##### Source document #####

Devendra Sharma is an Indian politician, currently serving as a Member of Legislative Assembly. He is one of the strong leaders of Odisha Pradesh Congress Committee and a member of Opposition in the Odisha Legislative Assembly. He is the 15th MLA, elected from the Aul constituency in 2014. He belongs to the Indian National Congress party.

Early life

Sharma was born in Cuttack, Odisha to Dr. Dibakar Sharma, Ex-MLA Aul and Kumari Kamala Devi. He studied at Ravenshaw Collegiate School, Cuttack. He studied law at Mayurbhanj Law College and graduated in 1982. Sharma is the grandson of Kabiraj Jagannath Sharma.

Political career

Sharma followed in the footsteps of his father and is currently the Member of the Legislative Assembly from Aul, Odisha. He heads the district congress association, Kendrapara, and is a member of AICC and OPCC.

Sports

Sharma is an active member of the Odisha cricket association and president of the district cricket association, Kendrapara. He is mainly known in India and Odisha for his work in the field of football as he is responsible for the recognition of many star female Indian footballers such as Sasmita Malick.

#####

Translate this sentence from the biography of Devendra Sharma into Spanish: "He studied law at Mayurbhanj Law College and graduated in 1982."

##### Data listing #####

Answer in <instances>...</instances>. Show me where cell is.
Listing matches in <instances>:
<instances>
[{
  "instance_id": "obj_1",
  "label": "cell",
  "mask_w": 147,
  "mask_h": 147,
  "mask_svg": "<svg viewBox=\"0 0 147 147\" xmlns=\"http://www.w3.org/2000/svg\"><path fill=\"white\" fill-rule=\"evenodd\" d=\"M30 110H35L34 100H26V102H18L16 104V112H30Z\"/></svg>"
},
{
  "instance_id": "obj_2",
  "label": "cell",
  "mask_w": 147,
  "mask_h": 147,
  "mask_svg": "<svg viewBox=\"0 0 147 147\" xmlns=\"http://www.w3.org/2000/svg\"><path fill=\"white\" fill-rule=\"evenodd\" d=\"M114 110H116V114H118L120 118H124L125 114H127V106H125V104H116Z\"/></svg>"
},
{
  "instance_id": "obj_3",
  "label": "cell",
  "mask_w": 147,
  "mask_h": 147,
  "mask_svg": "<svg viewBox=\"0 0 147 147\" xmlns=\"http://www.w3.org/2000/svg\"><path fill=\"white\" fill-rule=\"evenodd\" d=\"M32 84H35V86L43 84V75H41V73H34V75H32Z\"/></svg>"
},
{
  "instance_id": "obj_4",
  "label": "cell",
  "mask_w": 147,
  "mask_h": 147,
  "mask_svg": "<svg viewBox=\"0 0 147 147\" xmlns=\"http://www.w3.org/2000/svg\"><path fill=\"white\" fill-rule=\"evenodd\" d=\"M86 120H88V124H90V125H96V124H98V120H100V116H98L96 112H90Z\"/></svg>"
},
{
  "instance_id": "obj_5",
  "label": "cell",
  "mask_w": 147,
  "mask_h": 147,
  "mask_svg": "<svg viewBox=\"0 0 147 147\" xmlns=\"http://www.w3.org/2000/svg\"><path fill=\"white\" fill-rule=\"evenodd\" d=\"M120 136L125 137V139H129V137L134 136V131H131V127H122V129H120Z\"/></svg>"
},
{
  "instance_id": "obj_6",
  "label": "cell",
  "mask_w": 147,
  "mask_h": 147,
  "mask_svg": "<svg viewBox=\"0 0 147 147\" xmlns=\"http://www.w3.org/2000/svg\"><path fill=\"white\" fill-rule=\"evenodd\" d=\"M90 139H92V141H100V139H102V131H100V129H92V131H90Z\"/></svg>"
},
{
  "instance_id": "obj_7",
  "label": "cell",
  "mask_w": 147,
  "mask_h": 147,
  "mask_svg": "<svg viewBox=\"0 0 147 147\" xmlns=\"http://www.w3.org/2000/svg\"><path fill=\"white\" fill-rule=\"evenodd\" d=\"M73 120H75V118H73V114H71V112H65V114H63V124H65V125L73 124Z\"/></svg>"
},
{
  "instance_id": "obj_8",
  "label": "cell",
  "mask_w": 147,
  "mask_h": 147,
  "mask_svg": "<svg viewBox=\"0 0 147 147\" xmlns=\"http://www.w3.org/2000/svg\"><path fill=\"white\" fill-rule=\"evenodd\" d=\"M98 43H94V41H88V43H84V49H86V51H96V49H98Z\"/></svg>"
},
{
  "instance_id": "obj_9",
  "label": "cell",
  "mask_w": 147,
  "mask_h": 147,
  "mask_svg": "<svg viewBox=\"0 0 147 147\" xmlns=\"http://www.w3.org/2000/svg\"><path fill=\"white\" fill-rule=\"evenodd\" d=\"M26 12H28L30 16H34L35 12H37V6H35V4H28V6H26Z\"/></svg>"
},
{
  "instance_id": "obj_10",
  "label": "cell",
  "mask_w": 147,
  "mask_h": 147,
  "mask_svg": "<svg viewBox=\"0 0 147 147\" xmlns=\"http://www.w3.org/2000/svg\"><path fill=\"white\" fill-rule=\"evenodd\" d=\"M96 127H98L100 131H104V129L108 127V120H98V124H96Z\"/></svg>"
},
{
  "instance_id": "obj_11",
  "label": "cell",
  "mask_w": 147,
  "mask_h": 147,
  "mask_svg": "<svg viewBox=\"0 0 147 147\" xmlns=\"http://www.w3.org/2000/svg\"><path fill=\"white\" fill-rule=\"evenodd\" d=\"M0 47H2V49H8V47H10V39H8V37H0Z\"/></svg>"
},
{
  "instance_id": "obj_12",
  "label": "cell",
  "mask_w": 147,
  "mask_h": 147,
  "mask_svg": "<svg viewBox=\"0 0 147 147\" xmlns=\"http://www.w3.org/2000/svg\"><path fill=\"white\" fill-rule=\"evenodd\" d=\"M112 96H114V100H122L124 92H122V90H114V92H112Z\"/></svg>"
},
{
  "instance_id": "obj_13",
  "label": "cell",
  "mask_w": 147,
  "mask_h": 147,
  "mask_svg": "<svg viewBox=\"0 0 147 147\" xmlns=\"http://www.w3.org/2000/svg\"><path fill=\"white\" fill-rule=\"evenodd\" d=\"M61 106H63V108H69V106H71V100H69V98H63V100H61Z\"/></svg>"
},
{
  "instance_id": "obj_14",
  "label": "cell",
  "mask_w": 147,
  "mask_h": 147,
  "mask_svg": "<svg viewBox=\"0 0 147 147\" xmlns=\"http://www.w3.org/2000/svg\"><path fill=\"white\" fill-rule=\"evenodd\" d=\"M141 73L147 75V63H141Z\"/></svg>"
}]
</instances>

#####
##### Data listing #####

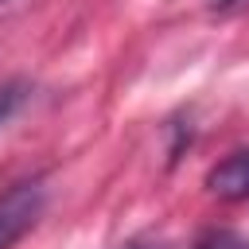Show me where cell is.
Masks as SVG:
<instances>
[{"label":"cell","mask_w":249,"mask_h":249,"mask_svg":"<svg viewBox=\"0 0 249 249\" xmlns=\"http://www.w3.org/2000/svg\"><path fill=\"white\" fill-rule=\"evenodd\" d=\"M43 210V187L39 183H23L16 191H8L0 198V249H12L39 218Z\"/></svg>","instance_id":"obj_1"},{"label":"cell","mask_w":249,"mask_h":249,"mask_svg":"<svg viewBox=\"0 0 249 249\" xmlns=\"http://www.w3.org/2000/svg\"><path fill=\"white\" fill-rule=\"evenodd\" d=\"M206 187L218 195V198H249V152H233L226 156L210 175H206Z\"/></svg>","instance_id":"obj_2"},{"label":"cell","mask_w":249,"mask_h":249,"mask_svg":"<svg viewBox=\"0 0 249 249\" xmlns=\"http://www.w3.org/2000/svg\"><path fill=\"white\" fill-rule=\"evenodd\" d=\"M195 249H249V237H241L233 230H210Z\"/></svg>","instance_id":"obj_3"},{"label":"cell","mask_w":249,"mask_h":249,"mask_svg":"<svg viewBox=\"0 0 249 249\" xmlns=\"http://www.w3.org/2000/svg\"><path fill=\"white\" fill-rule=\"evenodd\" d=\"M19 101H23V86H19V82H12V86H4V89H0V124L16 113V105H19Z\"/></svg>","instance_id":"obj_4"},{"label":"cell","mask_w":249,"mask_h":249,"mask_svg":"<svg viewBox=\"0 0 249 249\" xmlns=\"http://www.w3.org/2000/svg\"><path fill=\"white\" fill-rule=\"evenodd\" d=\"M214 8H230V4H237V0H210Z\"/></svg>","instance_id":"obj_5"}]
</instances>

#####

Complete answer
Estudió Derecho en el Mayurbhanj Law College y se graduó en 1982.